I went to Holiday World twice, after a pretty long absence. The first time I went, it was for the media event for Thunderbird, where I shot a little mini-doc on the people who made it happen. They're such good people up there. The second time, we did an event at the park, which had kind of mediocre attendance, but fortunately the park handled virtually everything. The highlight there was hanging out with our Chicago friends and their girls. It bothers me that we only get to see them once a year, because we have a great time with them every time. I'm trying to talk them into another cruise, of course.
We also did our first road trip in the EV up to my in-laws place in North Carolina, which was a surprisingly relaxing drive since we split it up into two days (we did it in one day, both directions last year, and it was brutal). There were also some nice overnight stays at Legoland Florida and one in Clearwater for my company holiday party.
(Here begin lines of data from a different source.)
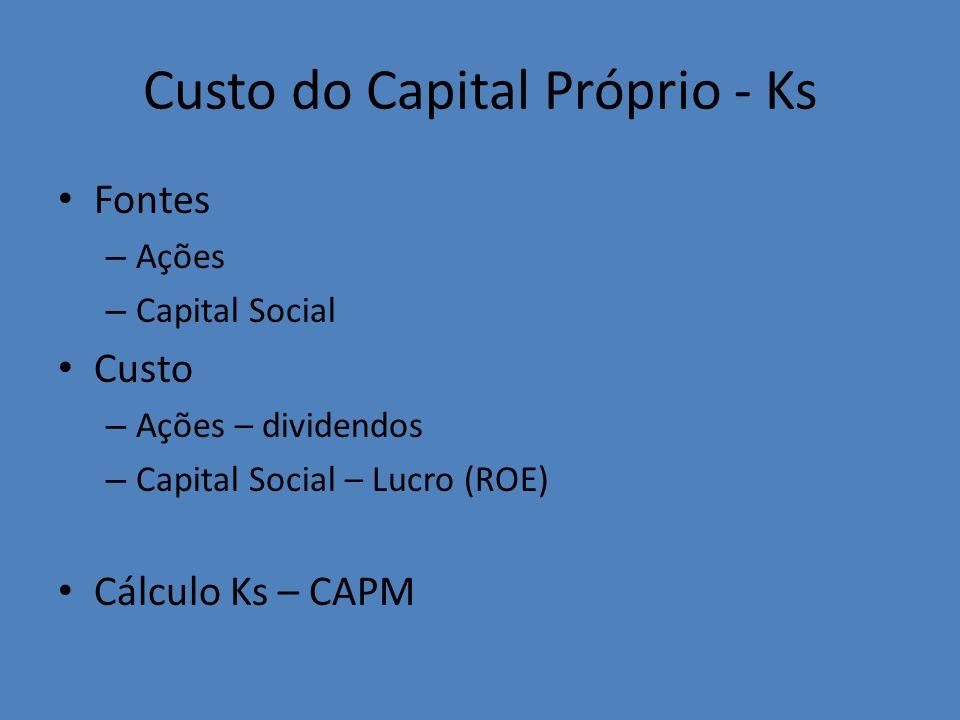 Custo do Capital Próprio - Ks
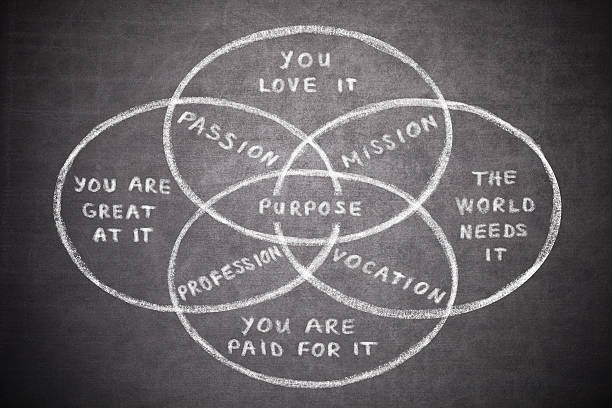purpose graph - passion stock pictures, royalty-free photos & images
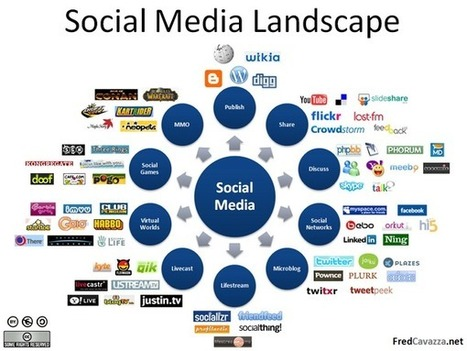 Great overview of social media; arranged by your #marketing objective! | Marketing Strategy Tips from Katz Marketing Solutions | Scoop.it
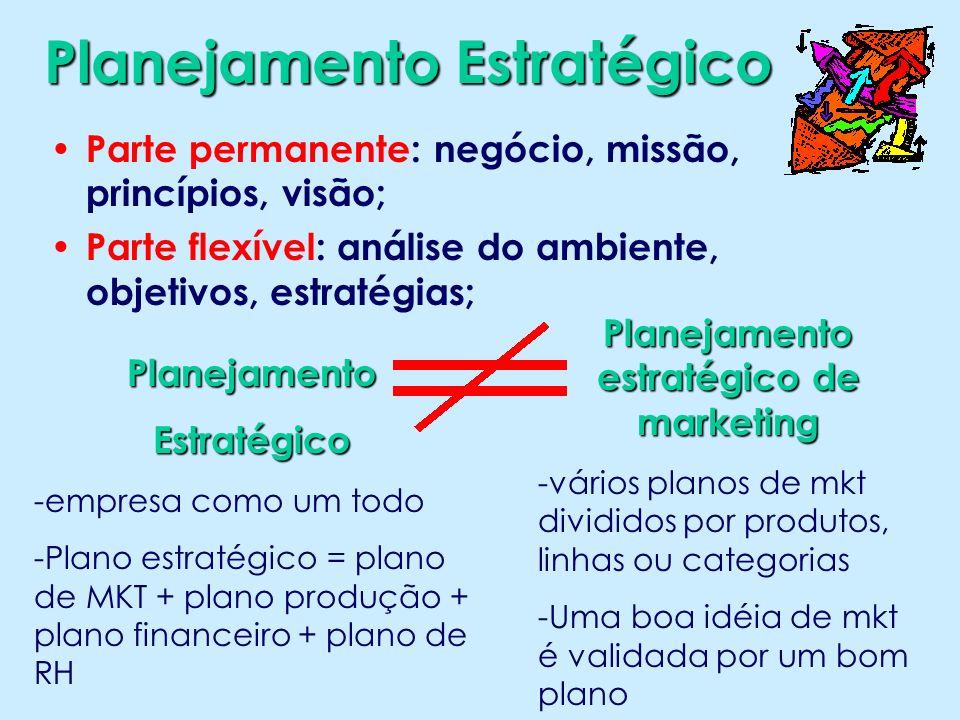 Planejamento Estratégico Parte permanente: negócio, missão, princípios, visão; Parte flexível: análise do ambiente, objetivos, estratégias; Planejamen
I made it a point this year to be less concerned with the problems of the world. Politics in America are at a lifetime low right now. There is no intelligent discourse or talk of policy, just fear-mongering and third grade bullshit. As such, it's not that I don't have opinions, I just don't engage with people as much as I used to. Life is too full to spend some portion of it on the nonsense.
There is a realization that I've been coming to for a few years, and it goes like this: The world has a lot of problems, large and small, and the truth is that the really big ones are generally too large in scope to have meaningful impact on. That's not defeatist, it's just perspective. As is the case with work, often times your potential to create impact may be in a smaller scope. That doesn't make it less important. If you can raise money or volunteer for a local charity, the results are visible and obvious. Why chase unicorns when you can make meaningful change right in front of you?
In the general sense, I would absolutely characterize this as a happy year, though there were some brief periods where I felt like things were less than ideal. The work related stress got to me a bit, and there were periods where I felt like I couldn't get anything right with Simon. Every year can't be a charmed experience, but it was still mostly right. Again, looking at the world right in front of me, right now, goes a long way toward being consistently happy.
I don't like resolutions, but I do want to come out of next year being a slightly better parent and husband. I want to further develop the "soft skills" at work. And I want to figure out how to be more consistently active. They're all pretty straight forward goals. Mostly though, I want to enjoy the moments I can never get back. My boy isn't getting younger, and neither am I!